A bit of ATF in a running engine can quite them down even more. No joke. http://****************.com/smile/emthup.gif


----------



## werksberg (Nov 20, 2007)

*Re: Clicking Noise After Timing Belt Replacement (Paegelow)*

After replacing my timing belt on my 8V S2 engine, it had a ticking or rattle sound at times.
I went back in there and flip / flop the tensioner tighten direction (more towards the top gear) and the noise went away. Maybe it was loading the new tensioner the wrong way?
Did you the proper tool to set the tensioner?


----------



## funnee84bunny (Jul 30, 2007)

*Re: Clicking Noise After Timing Belt Replacement (Fixxxer)*


_Quote, originally posted by *Fixxxer* »_It's probably just noisy lifters. Not uncommon on older cars. Since you are already schooled in timing belts, you could easily replace the lifters yourself. The readers digest version is to take out the camshaft, pop out the lifters, put in the new lifters that you had soaking in oil for a while, put the camshaft back in. Set the timing and go for a spin.
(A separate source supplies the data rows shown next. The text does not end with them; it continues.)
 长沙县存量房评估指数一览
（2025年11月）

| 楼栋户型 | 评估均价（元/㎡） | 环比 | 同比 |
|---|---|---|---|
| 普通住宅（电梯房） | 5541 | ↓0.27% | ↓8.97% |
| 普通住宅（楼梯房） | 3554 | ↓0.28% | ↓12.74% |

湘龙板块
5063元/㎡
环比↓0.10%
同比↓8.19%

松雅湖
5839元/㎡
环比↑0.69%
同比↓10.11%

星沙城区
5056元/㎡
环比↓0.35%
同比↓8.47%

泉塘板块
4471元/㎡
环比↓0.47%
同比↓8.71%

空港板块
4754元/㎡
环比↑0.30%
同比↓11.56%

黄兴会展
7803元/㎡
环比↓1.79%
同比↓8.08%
what weight of oil to set the lifters in and how long is awhile?

__
Image uploading. Refresh page to view


----------



## 4ePikanini (Aug 29, 2007)

*Re: Clicking Noise After Timing Belt Replacement (Fixxxer)*


_Quote, originally posted by *Fixxxer* »_A bit of ATF in a running engine can quite them down even more. No joke. http://****************.com/smile/emthup.gif 

Don't run the engine hard if you do this. The lubricating qualities are not as good as engine oil but their detergents are good. It cleans out your small passages allowing oil to get in there with more "uuumphh"
But I agree. It could be a good idea.
Do this
Run 250ml ATF in it for 200 miles (take it easy)
Oil change and oil filter change
500 miles
Oil change and oil filter change again
If the problem continues after this then then do the following steps as well
change lifters - soaked in oil for 24 hours (see my sig for good links and DIY's)
200 miles (take it easy)
and again another oil change and oil filter change.
If the problem continues after this then you might have a bad oil pump and will need to replace it and possibly have the motor overhauled due to damage caused by a faulty oil pump.
If you have money to throw at it then do this from the start
Get an oil pressure gauge and make sure your pump is good
Is your pump good?
Yes - soak lifters in oil overnight and replace em
200 miles (take it easy)
oil change and oil filter change
No - Engine overhaul
Hope this helps


----------



## atoson (Dec 29, 2002)

*Re: Clicking Noise After Timing Belt Replacement (fourie_marius)*

I 2nd the ATF post http://****************.com/smile/emthup.gif


----------